Source document:

In Search of a Style - Genre and Style
At its core, style is underpinned by a genre. When your audience thinks you've got bad taste, very much likely it's because you messed up your genre, and appealed to the wrong group.
From an art viewer’s perspective, the style of an artist consists of the artist’s preferred color palette, line-shape-form expression, and subject matter. That’s how we recognize Monet or Matis.
From the artist’s perspective, the style is developed as a set of low-level decisions made in advance so that the artist can focus on the content instead of the form. In Chinese ink painting, you start by following steps laid out by former masters on how to paint the bamboo, the orchid, the birds, and the mountains… so that when it’s time to compose a large complex picture, you’ve got building blocks ready at hand.
Neither of the understandings above helped me to get closer to finding my own style.
Here are three images I made last month, all depicting trees and animals in the park:
I was very happy with the image above. I thought, “okay, this is gonna be my style!”
Then a couple of days later, I ended up with something like this one below:
I liked this one too! In fact, I liked this one even more because the color palette and the textures are more sophisticated. I lost my vision of the first style, the chubby, picturebook-like image.
Then I set out to paint yet another park scene, trying to stick to the yellow-purple color scheme with trees and squirrels, and this happened:
I of course don’t hate my paintings. I think they each represent what I was able to produce to my best capability, but somehow they don’t look like they belong together.

Given data:
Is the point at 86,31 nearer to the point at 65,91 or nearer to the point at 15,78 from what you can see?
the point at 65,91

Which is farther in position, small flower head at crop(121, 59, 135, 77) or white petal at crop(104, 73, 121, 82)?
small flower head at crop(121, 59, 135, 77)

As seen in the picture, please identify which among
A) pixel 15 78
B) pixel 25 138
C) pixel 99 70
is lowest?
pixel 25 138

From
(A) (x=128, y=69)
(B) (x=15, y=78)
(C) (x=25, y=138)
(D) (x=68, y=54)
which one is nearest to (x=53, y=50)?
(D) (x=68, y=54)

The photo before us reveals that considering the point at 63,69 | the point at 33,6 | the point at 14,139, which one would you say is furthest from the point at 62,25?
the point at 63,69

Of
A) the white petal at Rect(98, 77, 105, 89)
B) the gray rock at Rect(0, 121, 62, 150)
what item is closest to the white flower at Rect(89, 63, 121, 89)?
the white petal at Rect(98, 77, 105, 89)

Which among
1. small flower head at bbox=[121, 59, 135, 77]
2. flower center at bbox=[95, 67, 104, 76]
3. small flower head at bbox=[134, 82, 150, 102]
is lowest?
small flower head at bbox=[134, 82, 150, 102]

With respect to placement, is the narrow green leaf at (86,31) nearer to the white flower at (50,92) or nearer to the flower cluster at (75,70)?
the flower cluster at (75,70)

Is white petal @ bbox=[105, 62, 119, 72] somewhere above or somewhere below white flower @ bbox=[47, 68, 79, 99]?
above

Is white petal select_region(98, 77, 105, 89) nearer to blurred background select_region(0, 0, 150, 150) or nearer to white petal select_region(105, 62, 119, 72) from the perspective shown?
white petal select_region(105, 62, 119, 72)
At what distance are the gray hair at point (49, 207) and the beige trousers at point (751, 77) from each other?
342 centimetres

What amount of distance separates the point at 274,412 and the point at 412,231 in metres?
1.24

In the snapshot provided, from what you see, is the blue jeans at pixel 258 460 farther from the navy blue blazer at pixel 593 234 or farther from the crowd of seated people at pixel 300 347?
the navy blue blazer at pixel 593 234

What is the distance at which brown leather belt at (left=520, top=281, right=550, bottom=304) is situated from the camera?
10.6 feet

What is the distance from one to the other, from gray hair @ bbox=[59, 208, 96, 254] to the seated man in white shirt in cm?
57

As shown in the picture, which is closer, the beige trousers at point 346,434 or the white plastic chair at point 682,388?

Work to complete:
A) Translate this sentence from the piece on genre and style into Spanish: "From the artist’s perspective, the style is developed as a set of low-level decisions made in advance so that the artist can focus on the content instead of the form."
B) Write the next part of the piece on genre and style, picking up right after its final sentence.

Per-task outputs:
A) Desde la perspectiva del artista, el estilo se desarrolla como un conjunto de decisiones de bajo nivel tomadas de antemano para que el artista pueda centrarse en el contenido en lugar de la forma.

B)
It’s been like that for several years.
Then, most recently, what Seth Goldin said in The Practice salvaged me. Paraphrased here, he pointed out:
At its core, style is underpinned by a genre. When your audience thinks you've got bad taste, very much likely it's because you messed up your genre, and appealed to the wrong group.
Sure, as a creator we don’t want to be boxed into genre labels. We want to have the creative freedom to go beyond how the critics would label us. But in order to even have critics, we must let people know what kind of work we are producing, and for what kind of audience.
Understanding the genres of our chosen creative field is about understanding our audience. Ignore the genre, then we’ll be ignored.
The reason why my images swing widely in style, on one hand, is a symptom of the readily available digital image-making tools; on the other hand, and more poignant, is that I didn’t understand different genres of illustration.